-------- Données de départ --------
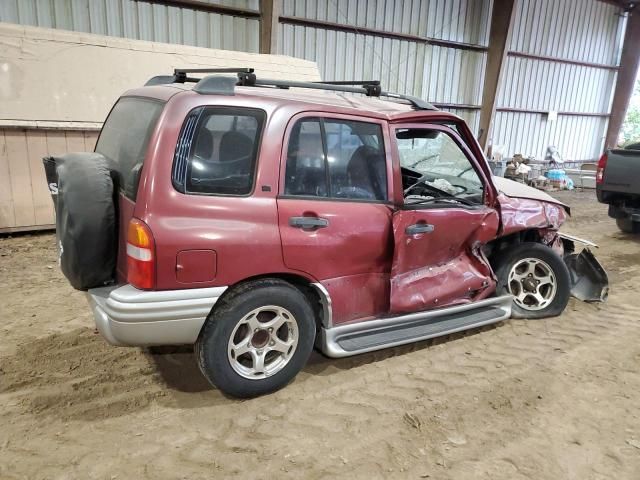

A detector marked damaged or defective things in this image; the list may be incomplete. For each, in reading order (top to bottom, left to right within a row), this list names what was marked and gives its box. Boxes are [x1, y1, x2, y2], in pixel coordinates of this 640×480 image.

damaged suv [43, 68, 604, 398]
damaged front door [390, 123, 500, 316]
crushed hood [490, 176, 568, 212]
crumpled front fender [564, 249, 608, 302]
--------
Dans toutes les données ci-dessus, remplacez « list » par « inventory » sans rien changer d'autre, et laissez les images de côté.

● Résultat ci-dessous:
A detector marked damaged or defective things in this image; the inventory may be incomplete. For each, in reading order (top to bottom, left to right within a row), this inventory names what was marked and gives its box. Boxes are [x1, y1, x2, y2], in pixel coordinates of this 640×480 image.

damaged suv [43, 68, 604, 398]
damaged front door [390, 123, 500, 316]
crushed hood [490, 176, 568, 212]
crumpled front fender [564, 249, 608, 302]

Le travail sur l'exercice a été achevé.